Scouts from across Bracknell, Reading, and Slough are 'in good spirits' despite a teary goodbye at the campsite in South Korea.
The 36 scouts and 4 volunteers journeyed to South Korea on July 21 after each raising £4,000 to fund the trip of a lifetime.
Unfortunately, on August 6 they were forced to pull out of the Worldwide Jamboree alongside thousands of others due to the dangerous temperatures and precarious facilities in camp.
Although this has caused a crisis for the UK Scouts, members of the Berkshire team seem to have landed on their feet.
As the temperature rose to 38 degrees Celsius, a spokesman from Berkshire Scouts said: "It is very hot.
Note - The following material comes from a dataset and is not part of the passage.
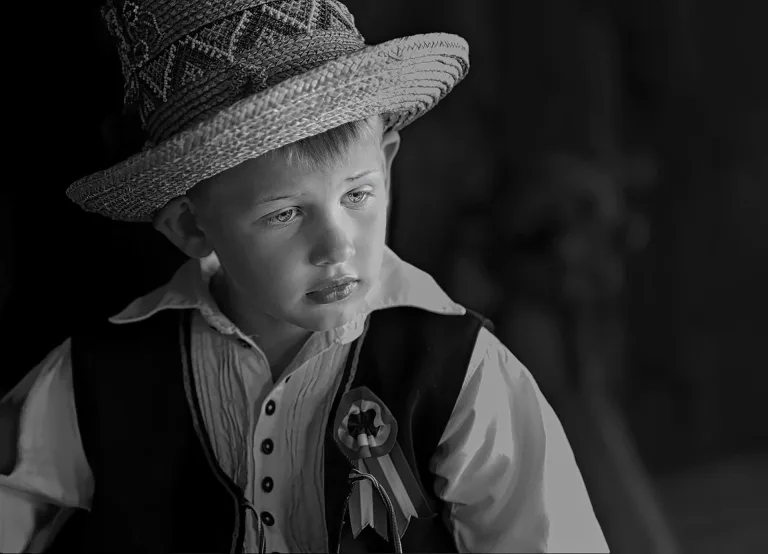 Ljiljana Vrzic - In Toughts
Very humid. It’s difficult getting enough fluid into everyone, leaders included."
Volunteers in South Korea have kept families and friends up-to-date on their comings and goings through an online blog.
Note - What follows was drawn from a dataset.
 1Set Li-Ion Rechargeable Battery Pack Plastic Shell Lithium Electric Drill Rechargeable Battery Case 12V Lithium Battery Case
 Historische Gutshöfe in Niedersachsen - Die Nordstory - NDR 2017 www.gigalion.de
They wrote that the heat ‘took its toll’ on the Scouts as they camped.
Following the evacuation of Scouts due to the threat of a brewing Typhoon, the young people from Bracknell, Reading, and Slough landed in a hotel in the commercial district of Seoul.
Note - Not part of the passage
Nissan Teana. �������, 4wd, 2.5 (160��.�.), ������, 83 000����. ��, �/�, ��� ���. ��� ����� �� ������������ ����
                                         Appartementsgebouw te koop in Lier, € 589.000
As they left the site, a spokesman expressed a 'moment of reflection' in the blog, saying that they were ‘gutted it was cut short from what was planned for the young people’.
The spokesman wrote: “We have been blessed as I said. But others have not had that experience and had we been dealt a different deck of cards we may have had a different story to tell.
“We traveled here as a contingent, one body of UK Scouts and IST members to deliver and enjoy an unforgettable jamboree. I think the latter has happened, but not perhaps as had originally been anticipated.
“As a contingent, we have left the site, I think on balance that is a wise decision for the young people of the Baa-kshire Monarchs, we shall never know if we had stayed if it would have been different.”
After the unit arrived at the hotel in Seoul, volunteers have organised an itinerary of activities for the young people including a trip to the hotel pool and day trips to nearby tourist attractions.
The spokesman said: “There were smiling faces and laughter everywhere, as we had had many times on site too, but without the tension that the heat and dust of the site had brought.”
Although each young person had raised over £3000, relocating 4,500 UK Scouts and volunteers to hotels has cost the organisation over £1 million which was taken from their reserves.
Chief executive Matt Hyde said: “We feel let down by the organisers because we repeatedly raised some of these concerns before we went, and during, and we were promised things were going to be put in place and they weren’t.”